Michelangelo Antonioni torna a casa

- foto Geppy Toglia -

Ferrara - Ieri pomeriggio, fra personalità di spicco del mondo del cinema e della cultura, accolti dalle autorità ferraresi, è stata inaugurata la mostra “Lo sguardo di Michelangelo. Antonioni e le arti”.

Nel percorso espositivo, proposto dal curatore dell'esposizione Dominique Païni, e organizzato da Fondazione Ferrara Arte e Gallerie d'Arte Moderna e Contemporanea di Ferrara in collaborazione con Fondazione Cineteca di Bologna, si ripercorre il legame che legava le visioni del maestro del cinema alle altre forme d'arte in un quid unico, che costituiva il modo di Antonioni di interpretare il mondo.

Fra gli altri erano presenti alla cerimonia Luci Bosè, musa di Antonioni in film come "Cronaca di un amore", Massimo Sani - regista ferrarese in rappresentanza dell'Associazione Autori Cinematografici - e l'Assessore alla Cultura della Regione Emilia Romagna, Massimo Mezzetti.

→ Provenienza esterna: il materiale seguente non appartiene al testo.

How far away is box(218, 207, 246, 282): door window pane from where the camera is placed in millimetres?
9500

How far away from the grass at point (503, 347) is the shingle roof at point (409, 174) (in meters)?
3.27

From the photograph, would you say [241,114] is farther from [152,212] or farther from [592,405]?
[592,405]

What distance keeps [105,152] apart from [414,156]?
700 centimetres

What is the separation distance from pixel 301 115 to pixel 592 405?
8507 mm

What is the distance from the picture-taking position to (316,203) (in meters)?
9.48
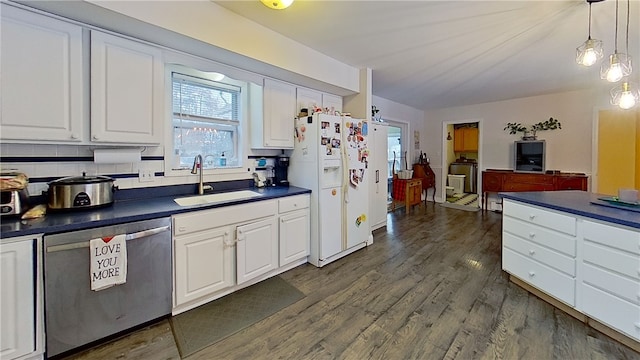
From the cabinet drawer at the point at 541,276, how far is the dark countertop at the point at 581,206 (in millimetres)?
530

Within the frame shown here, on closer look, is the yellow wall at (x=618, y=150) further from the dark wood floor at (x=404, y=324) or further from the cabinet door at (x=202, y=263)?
the cabinet door at (x=202, y=263)

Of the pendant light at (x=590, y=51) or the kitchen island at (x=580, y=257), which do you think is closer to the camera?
the kitchen island at (x=580, y=257)

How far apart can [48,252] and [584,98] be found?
740 centimetres

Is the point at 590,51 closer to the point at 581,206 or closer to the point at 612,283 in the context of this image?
the point at 581,206

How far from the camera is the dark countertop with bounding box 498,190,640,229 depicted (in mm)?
1742

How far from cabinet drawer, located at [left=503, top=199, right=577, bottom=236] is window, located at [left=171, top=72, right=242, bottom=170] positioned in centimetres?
288

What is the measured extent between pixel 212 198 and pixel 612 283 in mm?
3145

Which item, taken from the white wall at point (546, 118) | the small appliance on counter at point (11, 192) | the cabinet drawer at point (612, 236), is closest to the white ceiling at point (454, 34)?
the white wall at point (546, 118)

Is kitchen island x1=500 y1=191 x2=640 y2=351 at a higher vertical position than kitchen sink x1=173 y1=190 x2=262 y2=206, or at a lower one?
lower

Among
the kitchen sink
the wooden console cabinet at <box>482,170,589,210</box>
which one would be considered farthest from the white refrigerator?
the wooden console cabinet at <box>482,170,589,210</box>

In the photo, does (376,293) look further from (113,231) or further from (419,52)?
(419,52)

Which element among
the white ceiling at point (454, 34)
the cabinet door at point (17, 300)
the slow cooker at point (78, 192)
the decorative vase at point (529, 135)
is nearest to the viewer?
the cabinet door at point (17, 300)

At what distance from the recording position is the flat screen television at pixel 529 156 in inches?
205

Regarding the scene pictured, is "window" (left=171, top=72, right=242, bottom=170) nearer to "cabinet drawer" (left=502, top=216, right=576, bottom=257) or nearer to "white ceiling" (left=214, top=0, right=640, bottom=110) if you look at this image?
"white ceiling" (left=214, top=0, right=640, bottom=110)
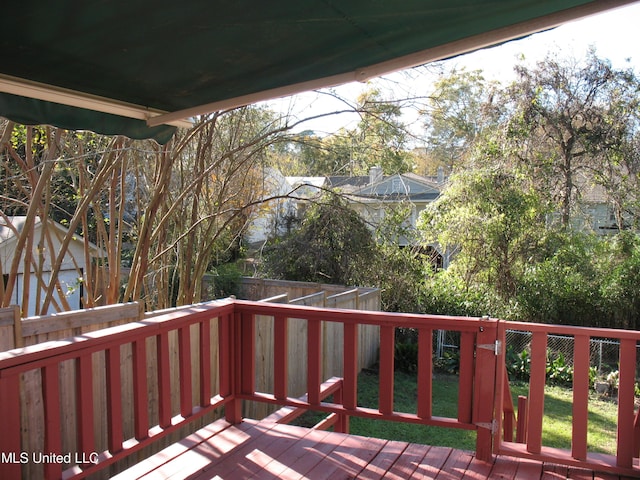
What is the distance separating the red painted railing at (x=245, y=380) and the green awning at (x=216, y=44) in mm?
1050

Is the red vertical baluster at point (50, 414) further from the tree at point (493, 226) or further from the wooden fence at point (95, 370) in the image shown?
the tree at point (493, 226)

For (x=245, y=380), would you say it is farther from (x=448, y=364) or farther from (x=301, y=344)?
(x=448, y=364)

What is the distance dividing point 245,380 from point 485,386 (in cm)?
142

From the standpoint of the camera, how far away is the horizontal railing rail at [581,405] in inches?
94.2

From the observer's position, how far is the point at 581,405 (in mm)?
2477

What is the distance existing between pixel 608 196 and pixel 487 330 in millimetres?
8451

Enrica Fico Antonioni, moglie del regista alla sua morte, che con la sua disponibilità ha reso possibile la realizzazione dell'esposizione, ha commentato "Io che lo conosco bene so cosa direbbe Michelangelo se ora fosse qui...Finalmente!" e si è poi trattenuta a lungo nelle sale di Palazzo dei Diamanti.

Nel frattempo, già durante l'inaugurazione, all'esterno del portale del Palazzo si era formata una lunga coda di visitatori in attesa di poter entrare.